Economic fundamentals are also strengthening in many emerging markets countries and higher global growth will reinforce the gains from stronger policies. Countries should take advantage of current favorable circumstances to implement reforms that will help achieve lasting stability.

Turning to development, the Bush Administration has consistently emphasized the powerful role that the private sector can play in promoting growth. This was a key driver of discussions over the last two days. We urged the MDBs to step up their efforts to and promote more financing for small businesses --- which can play a key role in creating jobs and growth. And we took the unprecedented step, along with other members of the Development Committee, of meeting with entrepreneurs from developing countries. Their stories were compelling and should help inform work in this area going forward.

We also stepped up our work on remittances. Remittance flows, at nearly $100 billion globally, exceed total official development assistance and are critical sources of income for millions of households in many developing countries. Yet, many barriers exist that make sending money expensive and limit the potential development impact of the funds. We are each working to address these barriers in our own countries. Today, we committed together to work with other governments, the private sector, and the MDBs to broaden access to financial services in developing countries. This means facilitating greater competition in remittance services, encouraging increased participation in the formal financial system, and promoting financial deepening in the recipient economies.

As part of our Strategic Review of the international financial institutions, we agreed this weekend to build on recent reforms --- including collective action clauses, transparent limits on large scale assistance, and the increased use of grants by the World Bank -- and to explore new directions toward a modern international financial policy framework. This includes improving IMF assessments of economic policies and potential risks and refocusing the IMF and World Bank on their core mandates. We want institutions that deliver results based on modern management principles and that contribute to stronger growth and higher incomes for people throughout the world. We will develop these themes further as we prepare for Sea Island.

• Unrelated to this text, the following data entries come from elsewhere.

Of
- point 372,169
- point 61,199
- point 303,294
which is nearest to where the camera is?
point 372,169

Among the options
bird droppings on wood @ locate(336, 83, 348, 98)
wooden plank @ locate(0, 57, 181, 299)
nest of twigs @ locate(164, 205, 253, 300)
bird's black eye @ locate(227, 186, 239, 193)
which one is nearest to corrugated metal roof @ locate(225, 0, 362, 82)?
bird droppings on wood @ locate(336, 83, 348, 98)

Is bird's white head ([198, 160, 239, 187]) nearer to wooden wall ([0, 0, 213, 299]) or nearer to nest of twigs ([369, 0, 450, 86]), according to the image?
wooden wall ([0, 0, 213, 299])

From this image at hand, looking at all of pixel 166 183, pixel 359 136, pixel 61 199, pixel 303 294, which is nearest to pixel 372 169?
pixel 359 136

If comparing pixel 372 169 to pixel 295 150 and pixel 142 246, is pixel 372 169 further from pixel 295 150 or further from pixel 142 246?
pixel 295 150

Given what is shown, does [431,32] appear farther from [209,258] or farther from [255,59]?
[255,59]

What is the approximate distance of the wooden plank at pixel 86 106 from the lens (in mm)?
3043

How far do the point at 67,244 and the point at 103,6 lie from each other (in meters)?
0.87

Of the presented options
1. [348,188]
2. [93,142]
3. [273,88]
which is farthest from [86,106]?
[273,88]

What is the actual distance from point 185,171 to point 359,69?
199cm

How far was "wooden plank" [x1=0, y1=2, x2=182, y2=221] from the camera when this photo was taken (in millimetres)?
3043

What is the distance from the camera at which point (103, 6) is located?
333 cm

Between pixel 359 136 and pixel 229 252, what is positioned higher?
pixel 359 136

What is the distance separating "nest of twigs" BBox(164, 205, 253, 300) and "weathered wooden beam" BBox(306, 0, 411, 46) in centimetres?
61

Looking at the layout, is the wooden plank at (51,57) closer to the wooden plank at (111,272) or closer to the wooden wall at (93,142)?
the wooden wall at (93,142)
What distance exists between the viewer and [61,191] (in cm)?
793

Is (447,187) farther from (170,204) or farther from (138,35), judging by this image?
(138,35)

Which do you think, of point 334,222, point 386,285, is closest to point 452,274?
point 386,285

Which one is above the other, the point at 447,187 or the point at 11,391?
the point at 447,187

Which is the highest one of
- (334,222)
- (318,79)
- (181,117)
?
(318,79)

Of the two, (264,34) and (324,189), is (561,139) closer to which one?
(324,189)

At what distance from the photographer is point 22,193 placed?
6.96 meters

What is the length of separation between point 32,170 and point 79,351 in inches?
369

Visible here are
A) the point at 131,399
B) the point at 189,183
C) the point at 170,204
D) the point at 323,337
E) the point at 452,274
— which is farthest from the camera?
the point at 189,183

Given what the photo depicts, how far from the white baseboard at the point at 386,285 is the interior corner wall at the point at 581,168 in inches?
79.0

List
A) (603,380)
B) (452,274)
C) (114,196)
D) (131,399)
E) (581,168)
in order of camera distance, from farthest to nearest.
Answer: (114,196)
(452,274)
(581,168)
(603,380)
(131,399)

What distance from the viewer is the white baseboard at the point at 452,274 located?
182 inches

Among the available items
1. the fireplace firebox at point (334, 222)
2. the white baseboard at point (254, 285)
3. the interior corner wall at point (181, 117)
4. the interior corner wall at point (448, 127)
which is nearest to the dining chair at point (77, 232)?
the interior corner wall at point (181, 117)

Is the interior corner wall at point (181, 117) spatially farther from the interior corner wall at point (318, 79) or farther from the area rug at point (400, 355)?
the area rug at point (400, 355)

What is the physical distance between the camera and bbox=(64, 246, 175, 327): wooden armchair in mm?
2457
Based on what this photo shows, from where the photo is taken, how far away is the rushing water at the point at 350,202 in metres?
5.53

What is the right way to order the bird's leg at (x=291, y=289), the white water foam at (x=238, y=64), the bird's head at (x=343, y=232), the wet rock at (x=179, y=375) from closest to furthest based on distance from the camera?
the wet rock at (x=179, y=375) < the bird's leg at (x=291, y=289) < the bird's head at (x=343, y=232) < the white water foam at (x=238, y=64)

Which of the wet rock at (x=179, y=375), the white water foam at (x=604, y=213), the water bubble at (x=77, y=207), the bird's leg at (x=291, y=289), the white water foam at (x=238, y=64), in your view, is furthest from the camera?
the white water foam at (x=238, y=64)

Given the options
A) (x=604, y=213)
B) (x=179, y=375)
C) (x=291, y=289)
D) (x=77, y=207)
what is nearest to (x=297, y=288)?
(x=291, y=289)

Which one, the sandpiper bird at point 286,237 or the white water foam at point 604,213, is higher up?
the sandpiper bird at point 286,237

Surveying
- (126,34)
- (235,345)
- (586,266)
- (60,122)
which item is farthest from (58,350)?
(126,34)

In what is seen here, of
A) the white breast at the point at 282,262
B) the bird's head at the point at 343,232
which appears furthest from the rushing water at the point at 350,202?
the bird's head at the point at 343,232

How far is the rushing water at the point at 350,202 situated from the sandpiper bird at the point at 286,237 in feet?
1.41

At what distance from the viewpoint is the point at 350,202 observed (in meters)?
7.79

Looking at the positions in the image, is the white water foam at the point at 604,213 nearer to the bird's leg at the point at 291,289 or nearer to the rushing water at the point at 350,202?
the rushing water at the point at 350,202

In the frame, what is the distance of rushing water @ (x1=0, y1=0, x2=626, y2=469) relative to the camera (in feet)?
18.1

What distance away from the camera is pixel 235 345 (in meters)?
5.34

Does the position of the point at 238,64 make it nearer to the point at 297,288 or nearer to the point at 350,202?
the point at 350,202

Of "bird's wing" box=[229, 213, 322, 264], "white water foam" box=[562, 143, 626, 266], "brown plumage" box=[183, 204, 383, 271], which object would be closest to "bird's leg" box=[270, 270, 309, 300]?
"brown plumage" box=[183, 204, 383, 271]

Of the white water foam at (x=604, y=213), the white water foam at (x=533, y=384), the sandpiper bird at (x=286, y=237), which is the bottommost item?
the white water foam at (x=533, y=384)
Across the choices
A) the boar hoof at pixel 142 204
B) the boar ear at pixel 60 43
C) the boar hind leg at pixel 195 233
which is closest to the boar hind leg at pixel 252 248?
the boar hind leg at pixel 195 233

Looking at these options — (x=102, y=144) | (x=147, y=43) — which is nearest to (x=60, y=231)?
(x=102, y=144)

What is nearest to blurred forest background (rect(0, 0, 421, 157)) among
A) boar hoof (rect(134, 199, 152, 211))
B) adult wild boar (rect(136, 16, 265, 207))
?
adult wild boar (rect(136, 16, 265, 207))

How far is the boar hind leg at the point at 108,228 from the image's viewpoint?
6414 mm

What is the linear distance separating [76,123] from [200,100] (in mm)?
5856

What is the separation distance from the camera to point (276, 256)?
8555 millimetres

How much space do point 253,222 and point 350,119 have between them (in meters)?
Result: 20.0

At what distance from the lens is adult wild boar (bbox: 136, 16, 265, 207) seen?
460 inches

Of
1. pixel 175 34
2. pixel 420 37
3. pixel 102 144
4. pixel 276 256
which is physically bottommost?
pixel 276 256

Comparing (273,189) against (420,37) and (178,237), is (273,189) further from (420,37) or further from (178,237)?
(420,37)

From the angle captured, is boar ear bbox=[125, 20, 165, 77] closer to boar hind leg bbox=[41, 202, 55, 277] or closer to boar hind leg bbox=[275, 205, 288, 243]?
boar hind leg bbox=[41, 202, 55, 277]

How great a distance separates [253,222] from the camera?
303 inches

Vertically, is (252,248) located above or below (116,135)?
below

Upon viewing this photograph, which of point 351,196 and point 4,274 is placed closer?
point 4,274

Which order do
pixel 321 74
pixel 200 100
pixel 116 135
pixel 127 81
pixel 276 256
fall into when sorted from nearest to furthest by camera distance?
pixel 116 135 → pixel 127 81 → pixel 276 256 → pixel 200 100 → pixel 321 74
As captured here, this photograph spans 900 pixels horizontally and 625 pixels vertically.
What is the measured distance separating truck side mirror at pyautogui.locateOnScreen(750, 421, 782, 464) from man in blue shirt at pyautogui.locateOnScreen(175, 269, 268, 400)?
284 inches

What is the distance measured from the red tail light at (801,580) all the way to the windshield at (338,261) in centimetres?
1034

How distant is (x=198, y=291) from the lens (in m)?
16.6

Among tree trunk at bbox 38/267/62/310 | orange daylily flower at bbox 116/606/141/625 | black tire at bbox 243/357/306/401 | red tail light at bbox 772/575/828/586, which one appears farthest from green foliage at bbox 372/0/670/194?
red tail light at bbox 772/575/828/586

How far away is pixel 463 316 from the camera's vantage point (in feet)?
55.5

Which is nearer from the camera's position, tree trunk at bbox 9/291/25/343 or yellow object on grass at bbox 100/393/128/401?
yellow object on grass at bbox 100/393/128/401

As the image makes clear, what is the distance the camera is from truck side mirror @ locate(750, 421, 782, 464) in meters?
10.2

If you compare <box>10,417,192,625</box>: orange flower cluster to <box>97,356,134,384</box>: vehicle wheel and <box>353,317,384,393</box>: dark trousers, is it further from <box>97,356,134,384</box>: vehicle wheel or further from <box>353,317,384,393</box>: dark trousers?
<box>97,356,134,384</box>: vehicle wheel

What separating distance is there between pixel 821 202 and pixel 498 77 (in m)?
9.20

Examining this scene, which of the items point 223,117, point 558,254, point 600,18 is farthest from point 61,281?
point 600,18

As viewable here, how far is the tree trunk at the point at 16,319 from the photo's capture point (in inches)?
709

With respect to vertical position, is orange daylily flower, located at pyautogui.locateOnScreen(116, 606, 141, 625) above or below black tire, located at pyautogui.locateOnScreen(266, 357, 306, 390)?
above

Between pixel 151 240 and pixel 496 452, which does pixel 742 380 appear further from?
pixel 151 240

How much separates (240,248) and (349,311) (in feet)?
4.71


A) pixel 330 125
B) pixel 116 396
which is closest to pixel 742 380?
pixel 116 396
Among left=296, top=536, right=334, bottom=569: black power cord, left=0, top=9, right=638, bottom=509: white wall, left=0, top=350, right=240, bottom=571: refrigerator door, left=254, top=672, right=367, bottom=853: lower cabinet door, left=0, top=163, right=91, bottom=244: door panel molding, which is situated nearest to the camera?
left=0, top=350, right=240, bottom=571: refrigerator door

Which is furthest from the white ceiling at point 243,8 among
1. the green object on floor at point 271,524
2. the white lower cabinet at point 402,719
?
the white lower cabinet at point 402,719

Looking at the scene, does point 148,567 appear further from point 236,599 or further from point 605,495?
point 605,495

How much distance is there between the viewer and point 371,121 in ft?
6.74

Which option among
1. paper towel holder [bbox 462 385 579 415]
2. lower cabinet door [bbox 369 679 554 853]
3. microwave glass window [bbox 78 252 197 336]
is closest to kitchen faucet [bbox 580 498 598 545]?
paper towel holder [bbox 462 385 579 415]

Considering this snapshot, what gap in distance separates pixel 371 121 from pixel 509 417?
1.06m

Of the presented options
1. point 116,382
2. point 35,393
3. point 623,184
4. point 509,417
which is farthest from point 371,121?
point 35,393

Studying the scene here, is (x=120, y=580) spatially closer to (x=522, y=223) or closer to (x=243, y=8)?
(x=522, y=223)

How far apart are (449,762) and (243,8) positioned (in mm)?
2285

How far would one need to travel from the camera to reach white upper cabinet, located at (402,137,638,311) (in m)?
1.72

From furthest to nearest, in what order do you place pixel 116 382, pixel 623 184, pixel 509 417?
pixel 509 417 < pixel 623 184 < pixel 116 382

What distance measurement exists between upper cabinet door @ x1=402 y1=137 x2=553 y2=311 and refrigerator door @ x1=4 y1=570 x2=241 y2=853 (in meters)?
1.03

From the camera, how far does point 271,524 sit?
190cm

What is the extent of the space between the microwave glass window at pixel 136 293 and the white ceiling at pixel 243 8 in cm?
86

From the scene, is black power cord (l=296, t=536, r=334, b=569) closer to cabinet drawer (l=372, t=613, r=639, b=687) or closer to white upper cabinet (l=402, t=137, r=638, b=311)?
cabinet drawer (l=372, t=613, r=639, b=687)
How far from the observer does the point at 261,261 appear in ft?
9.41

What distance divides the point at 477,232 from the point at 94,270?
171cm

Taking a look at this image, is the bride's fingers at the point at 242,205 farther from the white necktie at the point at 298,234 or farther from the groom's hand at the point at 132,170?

I had a very positive and constructive meeting with the Finance Minister of Iraq, Kamel al-Kaylani, and Central Bank Governor Sinan Al-Shabibi yesterday. They are making considerable progress -- enacting a new central bank law based on international best practices and liberalizing interest rates. Significant progress has also been made on licensing foreign banks and they are working on a T-bill market. Both Iraqi officials reported that economic progress continues to take place in their country and I was pleased to hear about the ongoing economic and financial reconstruction. Our commitment to support Iraq is unwavering.

The recent tragic events in Madrid and Riyadh underscore that combating the financing of terrorism remains a priority. Ministers and Governors met with senior officials from key countries, the World Bank, the IMF, the European Commission, and the Financial Action Task Force to discuss how to improve our asset freezing regimes, stop cross-border transfers of cash to terrorists, and provide attractive alternatives to underground money transfers. We strongly welcomed the IMF/World Bank commitment to comprehensive assessments of the entire anti-money laundering and terrorist financing standard.

The economic challenges in the greater Middle East are a key focus. Regional ministers will join us for dinner this evening to discuss economic reform --- notably how to work together to advance financial sector reform and private sector growth. I expect strong support for economic reform efforts in the region, as well as for the needs of Iraq and Afghanistan.

The G-7 Action Plan released in February demonstrated the international community's stalwart commitment to Afghanistan. The recent donors' conference in Berlin, which raised pledges of $8.2 billion over three years, further stressed that commitment. The Afghan authorities have entered into a staff-monitored program with the IMF, providing a detailed framework for their policies.